魔の水曜日よ、こんにちは。
たまに行くゴールデン街のスナックのママに言われる。
「魔の水曜日に来てくれてありがとう」と。
水曜日の夜はいつもお客さんが来なくて本当に暇らしく、ママは『魔の水曜日』と呼んでいた。
5、6人横に座ったらもういっぱいになってしまう狭い店舗の真ん中の席に座る。
黒ビール。
カウンター越しに、ママが唯一するメイクである目尻のところを持ち上げるラインを引いている。
「やる気なかったけど、ここから気合い入れるわ」
「どうも」
「水曜日すき?」
ママが僕にそう聞いた。ママは僕がどうぞと言った飲み物を飲んだ。
「いや、どうかな」
水曜日が好きか聞かれて気づいた。
もちろん嫌いだ。
── 別れの水曜日。
思い出さないようにするために、ここへ来たのに。
ダメだった。
ずっと黙っていた。ラテン系の音楽が店内でかかっていた。
人は30歳を過ぎるとそれまで聴いてなかった新しいジャンルの音楽を聴かなくなるんだそうだ。

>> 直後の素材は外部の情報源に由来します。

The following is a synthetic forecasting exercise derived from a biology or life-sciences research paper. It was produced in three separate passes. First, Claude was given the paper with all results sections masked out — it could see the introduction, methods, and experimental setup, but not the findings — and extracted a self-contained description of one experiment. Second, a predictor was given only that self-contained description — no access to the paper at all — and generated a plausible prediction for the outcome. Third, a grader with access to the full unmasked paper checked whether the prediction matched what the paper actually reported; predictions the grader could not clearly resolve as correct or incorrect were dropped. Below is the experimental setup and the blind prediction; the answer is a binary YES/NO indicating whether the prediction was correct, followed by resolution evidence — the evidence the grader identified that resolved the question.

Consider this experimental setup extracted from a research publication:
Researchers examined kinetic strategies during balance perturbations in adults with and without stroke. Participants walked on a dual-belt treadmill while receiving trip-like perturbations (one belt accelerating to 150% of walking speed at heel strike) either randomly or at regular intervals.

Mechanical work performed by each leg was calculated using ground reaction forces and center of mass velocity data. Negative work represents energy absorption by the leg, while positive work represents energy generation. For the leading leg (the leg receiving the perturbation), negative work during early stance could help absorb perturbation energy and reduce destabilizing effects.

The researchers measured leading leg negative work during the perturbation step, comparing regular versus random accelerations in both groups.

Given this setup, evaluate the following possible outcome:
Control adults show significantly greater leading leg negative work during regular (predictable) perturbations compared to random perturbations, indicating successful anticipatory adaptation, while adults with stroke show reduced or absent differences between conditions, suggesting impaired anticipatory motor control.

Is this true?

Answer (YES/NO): YES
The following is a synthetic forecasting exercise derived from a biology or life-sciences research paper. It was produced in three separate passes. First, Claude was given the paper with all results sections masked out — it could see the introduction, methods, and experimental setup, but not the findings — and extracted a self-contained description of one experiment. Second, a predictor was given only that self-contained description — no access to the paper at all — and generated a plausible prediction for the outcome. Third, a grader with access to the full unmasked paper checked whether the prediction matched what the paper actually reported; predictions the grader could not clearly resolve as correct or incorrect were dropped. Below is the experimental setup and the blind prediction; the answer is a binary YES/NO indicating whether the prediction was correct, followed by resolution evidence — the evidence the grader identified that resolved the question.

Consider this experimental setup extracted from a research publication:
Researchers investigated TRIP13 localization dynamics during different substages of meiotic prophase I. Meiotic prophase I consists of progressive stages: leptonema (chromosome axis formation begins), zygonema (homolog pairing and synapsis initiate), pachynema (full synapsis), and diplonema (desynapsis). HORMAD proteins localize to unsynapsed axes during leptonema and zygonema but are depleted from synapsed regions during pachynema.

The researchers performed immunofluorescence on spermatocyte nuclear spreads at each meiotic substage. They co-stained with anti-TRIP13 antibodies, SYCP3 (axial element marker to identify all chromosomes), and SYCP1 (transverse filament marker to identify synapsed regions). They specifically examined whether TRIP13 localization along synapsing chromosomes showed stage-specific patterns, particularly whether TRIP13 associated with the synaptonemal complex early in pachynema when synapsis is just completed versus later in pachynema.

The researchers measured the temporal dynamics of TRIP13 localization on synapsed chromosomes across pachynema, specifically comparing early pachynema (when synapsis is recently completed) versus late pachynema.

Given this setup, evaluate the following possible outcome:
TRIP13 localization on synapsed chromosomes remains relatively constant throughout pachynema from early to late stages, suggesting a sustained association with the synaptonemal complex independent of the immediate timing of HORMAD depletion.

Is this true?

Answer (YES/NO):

僕は水曜日だけは新しい音楽を聴いていたい。懐かしい音楽じゃなければなんでもいい。
ガラガラと音を立てて扉がこちら側に開き、常連さんが入ってきた。
「いらっしゃーい。珍しいわね、水曜日に」
「いやー、時間できたから、ちょっとだけ来たよ」
僕とその常連さんは水曜日的な小さな会釈を交わした。
ママは常連さんの座った席の前に立った。
「ビールでいい?」
「そうだね」
「お忙しいの?最近」
「決算期だからね。ママは相変わらず猫やってるの?」
ママは家にネコをいっぱい飼っている。店の客には猫好きで通っている。
「変わらずよ。あたしは」
そろそろ行きます、と言って僕は席を立った。
ママはありがとうと僕に言った。
店を出るとゴールデン街に若者がたくさんいた。
今夜はこれから気温がぐっと下がるらしい。
ママには言いそびれたけど、僕の魔の水曜日はこれから始まる。